-- SUPPLIED TEXT --
——————————
# gas in portugal



## capitanjohn (Nov 16, 2006)

Hi all, Is the gas in portugal the same as Spain or do I need yet another bottle and connectors.

Regards John.


----------



## grouch (Oct 1, 2005)

You need a different bottle etc.

However, there are places in Portugal, Quelfes, Boliqueme in the south and I think Ovar in the north where you can get any bottle filled.


----------



## 107990 (Oct 30, 2007)

The chap in Boliqueme filled both my gaslow and my uk orange bottle. Seems to have fittings to fill just about anything. Best thing was they chased me down the road to give me my wallet back which i had dropped.


----------



## 101316 (Oct 9, 2006)

If you have an orange Repsol bottle from spain it has the same regulator as a portuguese orange Repsol, but the bottles themselves are different and so you'll need the local ones.... but beware of Repsol, on the Algarve you can get the orange bottles easily, further north most depots have switched over to blue bottles (taken over Shell stock) which have a different fitting again just to make life more fun.

I've gone over to Galp this year, much easier to find nationwide and only €15 deposit each which is well worth it to save the hassles of running out of gas.


----------



## 110681 (Mar 18, 2008)

*gas in Portugal (GPL / GLP / LPG) Liquefied Petroleum Gas*

To all my recent friends.

I´m Portuguese and I have no MotorHome... I found your site because i´m searching for GPL (gas) refiling service areas in Spain... because my car runs on this gas - it has an adapted KIT (not for stoes in MH) but simply to run/work... its a lot cheaper than gasoline... I belive u also have in UK, but in Spain its not very comun/usual.

My intent is to leave u the most popular site of AutoGas (GPL) in Portugal... so u can easaly find service areas with this fuel...

http://www.forum.autogas.co.pt/google/mapa.php
http://www.forum.autogas.co.pt/abastecimento.php --> In this site u can select the area where u are located and check te refuel points... most of them have GPS coordenates...

And u can also check out the forum:

http://forum.autogas.pt/forum/

I leave u a tip: If u are in Portugal and u are serching for refuel your MH serarch for a blue adesive-label on other cars bumpers saying "GPL" in white leters... you can ask with them or follow them...

Hopping this information is useful for you guys... have nice holidays

Your frind
Paulo Silva 
Portugal - Leiria - Marinha Grande
[email protected]


----------



## cabby (May 14, 2005)

Many thanks for that, most helpful.

cabby


----------



## seanoo (Mar 31, 2007)

thanks paulo for the tip, we are in olhao at the moment and love it . portugal is our favorite destination in europe, great people , scenery and food!! what more would you want. all the best seanoo.


----------



## NormanB (Sep 8, 2005)

Thanks Paulo - that's very useful.

Norman

PS Portugal is very beautiful!


----------



## 110681 (Mar 18, 2008)

*Hello again*

If anyone need anything about LPG / GLP / GPL in Portugal you can contact me anytime... I can get easaly the correct GPS coordinates for most of the station service areas to refuel...

Even for anyother matter (about Portugal) I´m at your disposal...

Best Regards
Paulo Silva
[email protected]
00351 919 476 630


----------



## bobandjane (Dec 29, 2007)

Wow well impressed with Seres what an ACE guy. I think he should be given free membership theres not many about like him! I hope others agree. Almost went to Portugal IN Jan/Febuary but the weather was not very good so went to Spain again. But we will get there one day we like the look of northern Spain and Portugal. Many Thanks Bob. Must put Paulo Silva on my buy a drink list...........................


----------



## Biznoz (Nov 6, 2005)

Thanks Paulo,

We are off to Portugal in 10 days time so Great Info. for us!

Thanks again!

Phil


----------
——————————
-- DATASET SECTION --
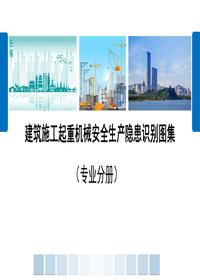  建筑施工起重機(jī)械安全生產(chǎn)隱患識(shí)別圖集（專(zhuān)業(yè)分冊(cè)）pptx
——————————
-- ACTIVITY --
Reproduce the passage of the gas-in-Portugal thread from "Wow well impressed" up to and including "(Nov 6, 2005)", word for word.

-- ANSWER SECTION --
Wow well impressed with Seres what an ACE guy. I think he should be given free membership theres not many about like him! I hope others agree. Almost went to Portugal IN Jan/Febuary but the weather was not very good so went to Spain again. But we will get there one day we like the look of northern Spain and Portugal. Many Thanks Bob. Must put Paulo Silva on my buy a drink list...........................


----------



## Biznoz (Nov 6, 2005)